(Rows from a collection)

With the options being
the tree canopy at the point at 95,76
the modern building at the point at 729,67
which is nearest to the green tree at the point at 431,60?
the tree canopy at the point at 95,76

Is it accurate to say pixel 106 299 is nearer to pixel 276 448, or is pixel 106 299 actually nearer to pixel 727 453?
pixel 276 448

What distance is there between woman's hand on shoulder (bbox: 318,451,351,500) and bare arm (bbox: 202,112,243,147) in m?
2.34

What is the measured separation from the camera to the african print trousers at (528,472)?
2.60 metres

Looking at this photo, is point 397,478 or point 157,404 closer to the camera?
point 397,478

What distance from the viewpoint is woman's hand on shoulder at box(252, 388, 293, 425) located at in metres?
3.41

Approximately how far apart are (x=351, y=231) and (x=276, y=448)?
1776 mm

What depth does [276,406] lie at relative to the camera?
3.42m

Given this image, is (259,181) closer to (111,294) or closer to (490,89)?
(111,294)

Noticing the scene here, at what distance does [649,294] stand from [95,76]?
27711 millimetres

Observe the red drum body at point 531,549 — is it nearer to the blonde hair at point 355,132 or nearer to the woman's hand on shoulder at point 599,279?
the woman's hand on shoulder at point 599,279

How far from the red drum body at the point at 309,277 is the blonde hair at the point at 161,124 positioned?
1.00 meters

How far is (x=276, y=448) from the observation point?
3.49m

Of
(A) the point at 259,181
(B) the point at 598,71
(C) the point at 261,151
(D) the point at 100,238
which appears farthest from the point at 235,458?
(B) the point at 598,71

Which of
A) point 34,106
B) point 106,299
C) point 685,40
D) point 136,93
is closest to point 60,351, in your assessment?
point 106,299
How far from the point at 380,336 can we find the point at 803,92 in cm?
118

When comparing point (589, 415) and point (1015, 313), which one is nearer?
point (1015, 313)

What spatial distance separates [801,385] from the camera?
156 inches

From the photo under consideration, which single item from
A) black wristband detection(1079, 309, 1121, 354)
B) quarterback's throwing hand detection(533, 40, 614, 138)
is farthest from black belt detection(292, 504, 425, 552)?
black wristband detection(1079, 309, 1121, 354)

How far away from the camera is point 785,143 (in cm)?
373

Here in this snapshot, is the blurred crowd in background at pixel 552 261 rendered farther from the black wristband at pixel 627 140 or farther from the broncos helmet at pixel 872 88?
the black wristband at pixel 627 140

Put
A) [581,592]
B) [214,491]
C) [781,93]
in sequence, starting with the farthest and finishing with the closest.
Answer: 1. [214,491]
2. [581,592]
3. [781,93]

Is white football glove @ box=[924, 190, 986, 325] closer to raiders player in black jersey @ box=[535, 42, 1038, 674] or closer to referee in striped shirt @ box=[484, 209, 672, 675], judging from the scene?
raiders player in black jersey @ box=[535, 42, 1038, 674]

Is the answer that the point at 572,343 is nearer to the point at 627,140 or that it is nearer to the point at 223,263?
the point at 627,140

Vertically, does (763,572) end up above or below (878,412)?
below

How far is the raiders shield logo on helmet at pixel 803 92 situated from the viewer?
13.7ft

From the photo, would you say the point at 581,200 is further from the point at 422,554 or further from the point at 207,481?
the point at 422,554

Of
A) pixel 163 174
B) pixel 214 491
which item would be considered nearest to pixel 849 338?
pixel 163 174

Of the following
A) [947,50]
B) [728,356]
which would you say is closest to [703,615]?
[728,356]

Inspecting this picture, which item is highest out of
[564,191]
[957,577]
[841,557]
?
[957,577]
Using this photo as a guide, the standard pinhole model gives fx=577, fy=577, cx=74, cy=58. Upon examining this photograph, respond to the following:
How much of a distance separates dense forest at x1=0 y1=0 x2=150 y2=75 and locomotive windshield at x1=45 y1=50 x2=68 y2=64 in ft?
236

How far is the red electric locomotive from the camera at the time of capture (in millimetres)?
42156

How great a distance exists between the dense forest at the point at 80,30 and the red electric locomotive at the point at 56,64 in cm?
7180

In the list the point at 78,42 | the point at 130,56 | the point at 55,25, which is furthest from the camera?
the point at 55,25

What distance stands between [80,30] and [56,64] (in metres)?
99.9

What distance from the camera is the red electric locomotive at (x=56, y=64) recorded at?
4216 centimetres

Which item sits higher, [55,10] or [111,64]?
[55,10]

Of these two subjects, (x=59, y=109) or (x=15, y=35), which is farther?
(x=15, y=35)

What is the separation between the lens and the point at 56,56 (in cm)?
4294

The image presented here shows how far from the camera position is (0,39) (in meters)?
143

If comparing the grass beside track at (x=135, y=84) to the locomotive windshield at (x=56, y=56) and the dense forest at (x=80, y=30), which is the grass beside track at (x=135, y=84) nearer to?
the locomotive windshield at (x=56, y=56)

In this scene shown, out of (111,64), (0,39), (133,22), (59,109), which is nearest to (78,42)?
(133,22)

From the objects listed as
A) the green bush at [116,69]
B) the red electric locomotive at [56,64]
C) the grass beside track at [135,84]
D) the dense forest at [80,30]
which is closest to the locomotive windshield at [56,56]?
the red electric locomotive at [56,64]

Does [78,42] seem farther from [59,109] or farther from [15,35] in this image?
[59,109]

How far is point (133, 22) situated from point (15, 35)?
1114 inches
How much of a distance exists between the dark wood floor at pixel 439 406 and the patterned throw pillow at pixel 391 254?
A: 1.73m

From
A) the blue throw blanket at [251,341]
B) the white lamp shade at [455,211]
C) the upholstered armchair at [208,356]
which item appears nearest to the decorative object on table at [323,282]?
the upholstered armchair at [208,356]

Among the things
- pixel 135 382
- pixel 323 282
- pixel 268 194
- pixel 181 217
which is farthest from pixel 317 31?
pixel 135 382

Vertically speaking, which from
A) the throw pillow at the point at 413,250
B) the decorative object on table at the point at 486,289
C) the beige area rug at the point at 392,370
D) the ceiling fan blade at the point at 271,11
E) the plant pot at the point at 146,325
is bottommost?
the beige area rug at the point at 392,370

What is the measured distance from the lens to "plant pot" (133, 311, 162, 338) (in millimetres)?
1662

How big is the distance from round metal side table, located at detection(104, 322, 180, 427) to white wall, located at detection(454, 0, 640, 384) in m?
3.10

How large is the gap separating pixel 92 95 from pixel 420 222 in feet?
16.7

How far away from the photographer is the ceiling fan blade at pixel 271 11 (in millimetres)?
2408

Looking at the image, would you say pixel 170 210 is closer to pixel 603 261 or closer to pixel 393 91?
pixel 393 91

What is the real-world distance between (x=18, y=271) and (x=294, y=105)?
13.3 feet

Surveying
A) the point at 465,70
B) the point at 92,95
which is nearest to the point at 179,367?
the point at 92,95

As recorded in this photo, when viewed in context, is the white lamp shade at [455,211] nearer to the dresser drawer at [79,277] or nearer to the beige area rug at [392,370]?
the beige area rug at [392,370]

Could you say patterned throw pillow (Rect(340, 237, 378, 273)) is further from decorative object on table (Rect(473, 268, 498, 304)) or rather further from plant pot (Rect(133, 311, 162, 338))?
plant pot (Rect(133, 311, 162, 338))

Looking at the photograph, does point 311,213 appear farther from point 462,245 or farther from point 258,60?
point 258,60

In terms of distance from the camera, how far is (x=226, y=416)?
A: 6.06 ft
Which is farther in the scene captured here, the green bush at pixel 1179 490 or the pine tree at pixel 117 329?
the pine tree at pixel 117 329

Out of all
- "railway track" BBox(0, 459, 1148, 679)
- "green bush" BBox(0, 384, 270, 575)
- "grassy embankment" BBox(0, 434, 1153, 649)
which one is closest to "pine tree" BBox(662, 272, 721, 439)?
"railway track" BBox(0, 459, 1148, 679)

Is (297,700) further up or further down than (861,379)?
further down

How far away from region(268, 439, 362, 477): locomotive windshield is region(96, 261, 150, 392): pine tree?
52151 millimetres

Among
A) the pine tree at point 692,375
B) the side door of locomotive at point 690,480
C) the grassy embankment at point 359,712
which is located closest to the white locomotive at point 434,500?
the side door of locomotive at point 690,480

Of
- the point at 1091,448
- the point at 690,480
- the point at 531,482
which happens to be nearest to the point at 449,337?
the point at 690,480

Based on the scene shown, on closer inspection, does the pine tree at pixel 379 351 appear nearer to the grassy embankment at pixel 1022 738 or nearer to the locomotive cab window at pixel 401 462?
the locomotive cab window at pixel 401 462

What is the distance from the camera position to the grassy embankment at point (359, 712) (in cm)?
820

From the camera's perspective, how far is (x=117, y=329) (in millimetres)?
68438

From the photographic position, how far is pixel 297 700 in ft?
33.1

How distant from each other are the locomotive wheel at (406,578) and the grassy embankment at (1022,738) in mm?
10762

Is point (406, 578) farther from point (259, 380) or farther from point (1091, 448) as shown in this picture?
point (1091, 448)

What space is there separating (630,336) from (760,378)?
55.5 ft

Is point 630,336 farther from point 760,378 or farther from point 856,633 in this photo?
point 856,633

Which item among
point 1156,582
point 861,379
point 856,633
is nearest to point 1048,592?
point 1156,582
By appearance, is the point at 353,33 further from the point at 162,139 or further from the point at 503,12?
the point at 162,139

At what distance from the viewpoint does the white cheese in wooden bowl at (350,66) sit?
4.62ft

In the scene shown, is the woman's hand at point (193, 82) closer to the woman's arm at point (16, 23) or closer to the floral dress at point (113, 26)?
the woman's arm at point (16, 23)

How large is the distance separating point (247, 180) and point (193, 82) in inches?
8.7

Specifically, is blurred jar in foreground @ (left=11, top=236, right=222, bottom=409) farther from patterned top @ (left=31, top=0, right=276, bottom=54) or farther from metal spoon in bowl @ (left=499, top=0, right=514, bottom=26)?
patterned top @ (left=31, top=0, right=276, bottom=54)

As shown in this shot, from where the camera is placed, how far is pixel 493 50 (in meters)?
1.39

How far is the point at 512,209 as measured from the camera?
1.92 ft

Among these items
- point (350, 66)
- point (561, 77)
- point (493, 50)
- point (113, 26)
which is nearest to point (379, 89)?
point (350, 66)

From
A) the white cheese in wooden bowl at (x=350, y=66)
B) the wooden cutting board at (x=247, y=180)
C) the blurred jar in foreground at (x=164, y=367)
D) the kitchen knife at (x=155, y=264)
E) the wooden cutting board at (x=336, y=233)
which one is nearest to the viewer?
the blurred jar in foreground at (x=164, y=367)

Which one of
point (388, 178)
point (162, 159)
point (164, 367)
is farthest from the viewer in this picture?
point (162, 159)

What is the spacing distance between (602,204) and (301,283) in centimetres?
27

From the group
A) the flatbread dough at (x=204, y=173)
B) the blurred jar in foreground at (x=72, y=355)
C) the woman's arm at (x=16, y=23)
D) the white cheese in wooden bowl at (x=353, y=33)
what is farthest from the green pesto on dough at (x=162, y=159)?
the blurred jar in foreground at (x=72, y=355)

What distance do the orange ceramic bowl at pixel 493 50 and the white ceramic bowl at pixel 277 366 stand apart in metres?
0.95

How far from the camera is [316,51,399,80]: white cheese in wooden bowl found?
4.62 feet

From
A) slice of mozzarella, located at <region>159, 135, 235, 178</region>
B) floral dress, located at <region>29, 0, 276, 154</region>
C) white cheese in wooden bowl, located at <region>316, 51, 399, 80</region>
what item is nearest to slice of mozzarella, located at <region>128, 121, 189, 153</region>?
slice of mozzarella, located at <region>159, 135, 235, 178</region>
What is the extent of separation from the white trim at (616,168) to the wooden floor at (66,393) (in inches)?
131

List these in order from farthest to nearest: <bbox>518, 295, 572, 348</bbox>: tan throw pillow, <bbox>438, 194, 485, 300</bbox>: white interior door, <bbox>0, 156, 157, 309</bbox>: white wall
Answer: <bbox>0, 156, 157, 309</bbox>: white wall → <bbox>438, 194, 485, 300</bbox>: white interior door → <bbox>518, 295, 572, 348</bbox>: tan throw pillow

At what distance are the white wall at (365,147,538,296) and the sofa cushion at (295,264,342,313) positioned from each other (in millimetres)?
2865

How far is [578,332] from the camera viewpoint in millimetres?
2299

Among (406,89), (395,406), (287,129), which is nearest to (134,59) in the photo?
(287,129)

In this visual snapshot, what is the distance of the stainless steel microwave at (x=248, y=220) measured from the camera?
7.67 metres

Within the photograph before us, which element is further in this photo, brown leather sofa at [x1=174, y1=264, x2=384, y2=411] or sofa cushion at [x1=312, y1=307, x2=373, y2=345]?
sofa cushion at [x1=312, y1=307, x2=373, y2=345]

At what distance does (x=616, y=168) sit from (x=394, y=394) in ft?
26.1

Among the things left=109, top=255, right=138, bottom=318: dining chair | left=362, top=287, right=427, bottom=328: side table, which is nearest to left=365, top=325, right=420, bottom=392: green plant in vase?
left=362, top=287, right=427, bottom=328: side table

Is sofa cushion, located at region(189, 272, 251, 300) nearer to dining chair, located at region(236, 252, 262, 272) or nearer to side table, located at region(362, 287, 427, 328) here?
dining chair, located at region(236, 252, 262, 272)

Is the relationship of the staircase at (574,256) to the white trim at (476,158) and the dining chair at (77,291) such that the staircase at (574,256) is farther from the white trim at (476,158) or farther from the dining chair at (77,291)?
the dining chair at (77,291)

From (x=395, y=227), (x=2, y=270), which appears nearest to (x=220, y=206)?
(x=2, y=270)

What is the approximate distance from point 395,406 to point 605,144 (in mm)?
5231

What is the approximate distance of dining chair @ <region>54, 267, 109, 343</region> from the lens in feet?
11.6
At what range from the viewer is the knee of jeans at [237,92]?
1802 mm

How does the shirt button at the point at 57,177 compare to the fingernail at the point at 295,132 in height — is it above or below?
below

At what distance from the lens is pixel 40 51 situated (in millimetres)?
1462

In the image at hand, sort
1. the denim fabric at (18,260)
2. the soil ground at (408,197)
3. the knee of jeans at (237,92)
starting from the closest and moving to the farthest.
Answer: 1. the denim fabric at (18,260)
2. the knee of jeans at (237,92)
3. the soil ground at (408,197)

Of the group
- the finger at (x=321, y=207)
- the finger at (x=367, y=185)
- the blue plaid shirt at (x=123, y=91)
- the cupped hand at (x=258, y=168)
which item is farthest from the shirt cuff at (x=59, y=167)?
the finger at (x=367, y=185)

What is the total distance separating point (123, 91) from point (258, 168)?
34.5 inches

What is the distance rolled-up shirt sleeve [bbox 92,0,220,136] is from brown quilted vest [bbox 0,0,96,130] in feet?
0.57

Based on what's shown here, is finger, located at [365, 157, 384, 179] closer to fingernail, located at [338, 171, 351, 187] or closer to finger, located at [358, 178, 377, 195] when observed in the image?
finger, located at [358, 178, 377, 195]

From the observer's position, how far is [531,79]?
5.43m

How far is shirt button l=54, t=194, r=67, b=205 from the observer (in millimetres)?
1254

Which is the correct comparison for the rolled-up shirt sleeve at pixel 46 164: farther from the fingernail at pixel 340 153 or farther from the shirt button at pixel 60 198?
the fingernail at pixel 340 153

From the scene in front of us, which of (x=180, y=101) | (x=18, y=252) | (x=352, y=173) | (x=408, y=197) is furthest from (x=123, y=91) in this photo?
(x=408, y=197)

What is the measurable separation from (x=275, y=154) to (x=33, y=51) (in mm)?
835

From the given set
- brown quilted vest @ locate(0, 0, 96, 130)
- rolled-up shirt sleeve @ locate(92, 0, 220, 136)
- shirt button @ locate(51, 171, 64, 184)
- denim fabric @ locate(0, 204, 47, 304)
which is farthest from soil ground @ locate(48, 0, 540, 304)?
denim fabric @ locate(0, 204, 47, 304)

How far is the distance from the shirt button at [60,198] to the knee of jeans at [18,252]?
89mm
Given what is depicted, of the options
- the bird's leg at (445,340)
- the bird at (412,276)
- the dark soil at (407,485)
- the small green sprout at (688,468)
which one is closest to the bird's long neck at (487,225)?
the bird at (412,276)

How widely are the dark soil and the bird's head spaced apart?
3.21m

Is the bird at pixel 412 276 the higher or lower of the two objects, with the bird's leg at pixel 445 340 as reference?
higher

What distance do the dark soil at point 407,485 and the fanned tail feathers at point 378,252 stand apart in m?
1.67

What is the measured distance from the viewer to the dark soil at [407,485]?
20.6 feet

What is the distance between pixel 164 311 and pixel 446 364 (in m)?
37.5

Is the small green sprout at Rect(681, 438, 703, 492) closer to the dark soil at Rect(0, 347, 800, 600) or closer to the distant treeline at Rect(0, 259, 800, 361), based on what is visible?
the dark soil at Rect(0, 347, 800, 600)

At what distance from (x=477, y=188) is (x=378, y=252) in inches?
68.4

Problem to work on
Give the rows as a JSON list of strings, one string per line and no blank lines, starting at the line that contains "What is the measurable" and ending with the last line of the rows.

Full answer
[
  "What is the measurable separation from (x=275, y=154) to (x=33, y=51) (in mm)?",
  "835",
  "From the given set",
  "- brown quilted vest @ locate(0, 0, 96, 130)",
  "- rolled-up shirt sleeve @ locate(92, 0, 220, 136)",
  "- shirt button @ locate(51, 171, 64, 184)",
  "- denim fabric @ locate(0, 204, 47, 304)",
  "which is farthest from soil ground @ locate(48, 0, 540, 304)?",
  "denim fabric @ locate(0, 204, 47, 304)",
  "How far is the distance from the shirt button at [60,198] to the knee of jeans at [18,252]?",
  "89mm",
  "Given what is depicted, of the options",
  "- the bird's leg at (445,340)",
  "- the bird at (412,276)",
  "- the dark soil at (407,485)",
  "- the small green sprout at (688,468)",
  "which one is closest to the bird's long neck at (487,225)?",
  "the bird at (412,276)",
  "How widely are the dark soil and the bird's head spaced apart?",
  "3.21m",
  "Is the bird at pixel 412 276 the higher or lower of the two objects, with the bird's leg at pixel 445 340 as reference?",
  "higher",
  "What distance do the dark soil at point 407,485 and the fanned tail feathers at point 378,252 stand apart in m?",
  "1.67",
  "What is the measured distance from the viewer to the dark soil at [407,485]?",
  "20.6 feet",
  "What is the distance between pixel 164 311 and pixel 446 364 (in m)?",
  "37.5",
  "Is the small green sprout at Rect(681, 438, 703, 492) closer to the dark soil at Rect(0, 347, 800, 600) or closer to the distant treeline at Rect(0, 259, 800, 361), based on what is visible?",
  "the dark soil at Rect(0, 347, 800, 600)",
  "At what distance from (x=477, y=188) is (x=378, y=252) in inches?",
  "68.4"
]